Nearly 13,000 people are still missing, with authorities hampered in their efforts to track them down by ruptured telephone networks.
Kishan Trivedi, a supervisor at a private security firm in Rudraprayag, one of the worst-hit districts, has been trying to contact his family, further up in the hills, for five days now.
"There is no news of them," Mr Trivedi said. He hoped that his father and brother had simply been unable to charge their mobile phones.
"I don't want to lose hope yet," he said. "When the roads open, I will go look for them."
The floods have started a debate over whether the devastation was "man-made" - a result of development and construction that did not heed the requirements of ecologically sensitive areas.
Jayanthi Natarajan, India's environment minister, said on Thursday that a proposal to turn a 130-kilometre stretch along the Bhagirathi river into an "eco-sensitive zone" had been delayed because of opposition from the Uttarakhand government.
The state's chief minister Mr Bahuguna had met Prime Minister Manmohan Singh in May to argue that the proposal would slow down development and endanger the livelihoods of people living in the area.
Criticisms have emerged that buildings are built too close to the river or on previously forested land, weakening the soil and increasing the likelihood of floods and landslides.
VK Raina, a former deputy-director general of the Geological Survey of India, told The Hindu newspaper that Uttarakhand suffered from rampant urbanisation.
"Construction in Uttarakhand is not planned.

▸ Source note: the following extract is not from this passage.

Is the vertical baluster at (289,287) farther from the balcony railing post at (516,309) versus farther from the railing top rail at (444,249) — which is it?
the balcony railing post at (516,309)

The owners [of buildings] have taken a calculated risk and paid for it," Mr Raina said.
But Pavan Srinath, a policy researcher at the Chennai-based Takshashila Institution, who has written extensively about climate change, told The National that cause and effect were difficult to establish in such situations.
"Theoretically, if you mess around in mountain systems, you can increase chances of landslides or floods, yes," Mr Srinath said. "The question is: How much does the risk go up? We don't know that yet."
Similarly, Mr Srinath hesitated to draw a link between global climate change patterns and the early monsoon rain that triggered Uttarakhand's floods.
"One of the theories is that global warming increases the intensity of the monsoon rains," Mr Srinath said. He acknowledged that climate change was causing "extreme weather events" but argued that it was difficult to conclusively prove that these floods were one such event.
"I would say, instead, that our towns haven't even adapted to regular variations in climates, let alone climate change-induced ones," Mr Srinath said. "Really, that's the conversation we should be having."